When asked to write a post on The Red Army and the Second World War, I decided to write on an aspect of the book with which I am – and particularly after the dust has settled on the writing process – pleased. One dimension of The Red Army and the Second World War with which I am particularly satisfied is the extent to which individual testimony both informs and illustrates the arguments and narrative within it. In preparation for and when writing this book I read a substantial number of memoirs and pieces of eyewitness testimony from those of generals all the way down to rank- and-file Red Army men and women. Some of these were written during the Soviet period, some in the aftermath of the collapse of the Soviet Union – but all had something meaningful to contribute. Some of the material was simply useful in reinforcing or challenge detailed information gained from archival materials. Even within the most heavily edited Soviet memoirs written after the relative openness of the ‘thaw’ period small details of little concern to the ‘censors’ and often mentioned in passing like when the unit received a new piece of equipment or the age and geographical origins of replacement troops could be of considerable value. The value of such small nuggets increased dramatically when reading tens of memoirs and other pieces of testimony and where it became apparent that something of interest was far from the exception. The many memoirs published after the collapse of the Soviet Union– although frequently written much earlier – often added an additional dimension of value in offering critical material not typically contained within those published during the Soviet period. Such memoirs were it seems more often than not written by individuals whose motives were not to undermine the wider portrayal of the war of the Soviet period but to set the record straight on particular episodes in which they had been involved. Such ‘frontline’ insights are extremely valuable.
I am now aware that as a younger academic when writing my first couple of books I gave too little attention to individuals in my writing, and particularly those lower down the chain of command. Back then I was of the mind that serious historians did not wallow in the individual experience – the stuff of popular history.

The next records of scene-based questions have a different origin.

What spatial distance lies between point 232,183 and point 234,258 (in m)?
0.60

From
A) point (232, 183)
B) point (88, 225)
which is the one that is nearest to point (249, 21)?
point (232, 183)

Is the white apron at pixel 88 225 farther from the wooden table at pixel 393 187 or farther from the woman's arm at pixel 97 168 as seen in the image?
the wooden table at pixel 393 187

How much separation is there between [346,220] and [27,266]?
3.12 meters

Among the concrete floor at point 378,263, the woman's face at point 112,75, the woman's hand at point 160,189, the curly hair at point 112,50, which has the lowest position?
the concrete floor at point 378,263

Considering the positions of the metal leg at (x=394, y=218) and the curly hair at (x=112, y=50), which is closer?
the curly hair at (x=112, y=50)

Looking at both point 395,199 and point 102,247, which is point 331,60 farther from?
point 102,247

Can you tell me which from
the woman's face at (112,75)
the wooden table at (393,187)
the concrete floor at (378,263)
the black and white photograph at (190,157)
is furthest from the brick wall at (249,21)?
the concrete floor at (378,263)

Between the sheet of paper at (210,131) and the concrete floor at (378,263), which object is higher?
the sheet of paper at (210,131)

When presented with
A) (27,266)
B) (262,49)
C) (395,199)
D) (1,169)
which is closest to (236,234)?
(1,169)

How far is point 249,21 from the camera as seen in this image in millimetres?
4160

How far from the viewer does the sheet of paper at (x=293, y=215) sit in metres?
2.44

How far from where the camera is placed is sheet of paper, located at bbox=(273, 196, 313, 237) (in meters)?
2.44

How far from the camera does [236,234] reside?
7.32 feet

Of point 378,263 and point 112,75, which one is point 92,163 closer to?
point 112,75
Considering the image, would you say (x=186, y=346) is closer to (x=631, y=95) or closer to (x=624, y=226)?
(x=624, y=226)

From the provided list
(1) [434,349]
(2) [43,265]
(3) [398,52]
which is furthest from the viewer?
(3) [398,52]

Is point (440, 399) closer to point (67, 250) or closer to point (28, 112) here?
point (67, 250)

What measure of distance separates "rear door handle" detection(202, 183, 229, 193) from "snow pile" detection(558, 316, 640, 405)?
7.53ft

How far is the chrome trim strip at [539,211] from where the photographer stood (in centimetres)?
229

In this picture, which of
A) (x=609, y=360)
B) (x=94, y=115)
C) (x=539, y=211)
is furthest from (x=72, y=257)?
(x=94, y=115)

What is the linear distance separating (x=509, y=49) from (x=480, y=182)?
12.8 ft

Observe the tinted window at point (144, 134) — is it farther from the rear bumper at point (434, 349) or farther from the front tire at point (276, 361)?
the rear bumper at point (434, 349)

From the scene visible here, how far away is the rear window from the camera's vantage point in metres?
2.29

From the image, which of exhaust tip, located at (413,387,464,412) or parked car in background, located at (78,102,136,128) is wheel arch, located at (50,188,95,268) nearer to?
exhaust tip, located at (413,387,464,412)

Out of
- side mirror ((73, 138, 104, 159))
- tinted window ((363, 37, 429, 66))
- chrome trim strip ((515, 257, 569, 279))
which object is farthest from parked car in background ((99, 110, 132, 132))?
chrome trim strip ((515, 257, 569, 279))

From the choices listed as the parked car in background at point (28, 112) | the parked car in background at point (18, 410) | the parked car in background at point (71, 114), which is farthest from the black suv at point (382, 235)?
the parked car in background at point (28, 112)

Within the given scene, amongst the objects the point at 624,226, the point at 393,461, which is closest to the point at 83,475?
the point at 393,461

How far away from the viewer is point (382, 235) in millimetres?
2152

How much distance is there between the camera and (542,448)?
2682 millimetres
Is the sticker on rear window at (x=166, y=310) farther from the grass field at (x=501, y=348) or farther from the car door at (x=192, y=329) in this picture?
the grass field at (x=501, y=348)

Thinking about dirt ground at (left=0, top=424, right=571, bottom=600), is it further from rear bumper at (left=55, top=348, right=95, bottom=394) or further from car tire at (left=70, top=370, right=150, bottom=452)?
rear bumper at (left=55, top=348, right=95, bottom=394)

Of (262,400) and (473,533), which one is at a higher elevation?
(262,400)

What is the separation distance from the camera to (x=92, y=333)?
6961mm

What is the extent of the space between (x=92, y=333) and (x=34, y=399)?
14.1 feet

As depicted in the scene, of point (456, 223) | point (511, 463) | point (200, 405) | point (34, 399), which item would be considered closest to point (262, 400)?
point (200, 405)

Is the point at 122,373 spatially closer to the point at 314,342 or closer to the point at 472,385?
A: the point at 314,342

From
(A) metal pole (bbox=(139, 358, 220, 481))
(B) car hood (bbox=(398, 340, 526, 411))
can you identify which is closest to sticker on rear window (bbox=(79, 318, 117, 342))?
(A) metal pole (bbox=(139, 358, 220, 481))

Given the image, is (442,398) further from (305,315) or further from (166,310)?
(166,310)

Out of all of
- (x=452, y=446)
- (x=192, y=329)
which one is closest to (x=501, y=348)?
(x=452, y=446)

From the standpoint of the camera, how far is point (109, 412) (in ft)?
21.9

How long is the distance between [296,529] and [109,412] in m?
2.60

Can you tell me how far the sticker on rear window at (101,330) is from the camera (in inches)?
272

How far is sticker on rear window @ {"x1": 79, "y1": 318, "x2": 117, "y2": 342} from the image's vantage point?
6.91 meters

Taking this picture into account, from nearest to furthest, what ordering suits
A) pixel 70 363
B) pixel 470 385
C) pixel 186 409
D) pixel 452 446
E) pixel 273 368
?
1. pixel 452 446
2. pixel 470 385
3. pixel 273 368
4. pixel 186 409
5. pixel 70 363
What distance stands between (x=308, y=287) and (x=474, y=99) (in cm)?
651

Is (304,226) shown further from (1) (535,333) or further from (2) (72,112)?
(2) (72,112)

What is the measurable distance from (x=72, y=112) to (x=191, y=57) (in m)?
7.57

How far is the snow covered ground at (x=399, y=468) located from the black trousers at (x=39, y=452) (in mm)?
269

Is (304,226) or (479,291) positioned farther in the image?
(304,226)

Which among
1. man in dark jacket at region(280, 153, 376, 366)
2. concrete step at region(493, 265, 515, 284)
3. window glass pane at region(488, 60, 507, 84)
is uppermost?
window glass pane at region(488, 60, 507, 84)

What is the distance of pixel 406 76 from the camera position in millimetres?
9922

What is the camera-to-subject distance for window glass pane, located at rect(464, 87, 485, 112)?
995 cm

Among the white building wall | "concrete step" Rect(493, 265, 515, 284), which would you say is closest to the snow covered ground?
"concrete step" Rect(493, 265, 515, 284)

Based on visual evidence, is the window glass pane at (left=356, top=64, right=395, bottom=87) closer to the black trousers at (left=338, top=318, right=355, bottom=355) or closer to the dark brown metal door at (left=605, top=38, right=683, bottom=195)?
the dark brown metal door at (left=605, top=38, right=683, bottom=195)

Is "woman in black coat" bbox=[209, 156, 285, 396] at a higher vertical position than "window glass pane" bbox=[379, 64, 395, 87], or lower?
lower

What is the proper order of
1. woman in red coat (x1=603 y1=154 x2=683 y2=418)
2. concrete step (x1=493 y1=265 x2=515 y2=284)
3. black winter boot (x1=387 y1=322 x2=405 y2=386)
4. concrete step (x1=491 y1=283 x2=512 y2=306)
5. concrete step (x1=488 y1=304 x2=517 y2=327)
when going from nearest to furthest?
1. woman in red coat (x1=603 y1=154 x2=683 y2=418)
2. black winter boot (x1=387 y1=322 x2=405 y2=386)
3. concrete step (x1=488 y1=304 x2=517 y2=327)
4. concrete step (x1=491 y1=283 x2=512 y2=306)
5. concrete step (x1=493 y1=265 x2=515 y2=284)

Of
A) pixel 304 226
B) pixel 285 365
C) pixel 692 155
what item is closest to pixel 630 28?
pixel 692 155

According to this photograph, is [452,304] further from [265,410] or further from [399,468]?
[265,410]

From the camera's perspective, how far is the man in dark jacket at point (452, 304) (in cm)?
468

Careers were established on the basis of use of archival sources, which are obviously crucial but often lack some of the nuance that can be picked up from the memoir literature. I have also to admit that back when I was a younger academic reading memoirs and personal accounts could be uncomfortably distressing, and particularly so to someone trying to shore up easily undermined notions of one’s own invincibility. War is typically nasty – and it was simply safer and easier to deal with official reports and assessments from a variety of often competing organisations and not be distracted by individual pain, suffering and misfortune.
A little older, with kids, and no longer with the pretence of personal invincibility of youth, the human interest component to memoirs has a far more obvious value to me in putting the wider events in the context of the individual. When used appropriately the human interest material can tell us so much for example about what motivated those involved to do what they did, with patterns starting to emerge when reading many examples even if we have always to be on the lookout for what seems to be retrospective explanation and justification. As work on The Red Army and the Second World War progressed I increasingly appreciated the extent to which it is possible to get much closer to the human experience and suffering of the war through the memoir literature than one can through aggregate reports from those monitoring the troops alone in order to get a better feel for the sort psychological factors that influenced military effectiveness at the grass roots level.
Overall, the researching and writing of The Red Army and the Second World War was not only an intellectually satisfying process, but it was also a humbling experience to engage with the testimonies of so many who had experienced, suffered and achieved so much in circumstances most of us are fortunate not to have lived through. My aim was that The Red Army and the Second World War makes use of the memoir literature to an extent that many similar works on the Soviet Union at war do not in order to not only strengthen the analysis, but offer an engaging read. I hope that readers find that to be the case!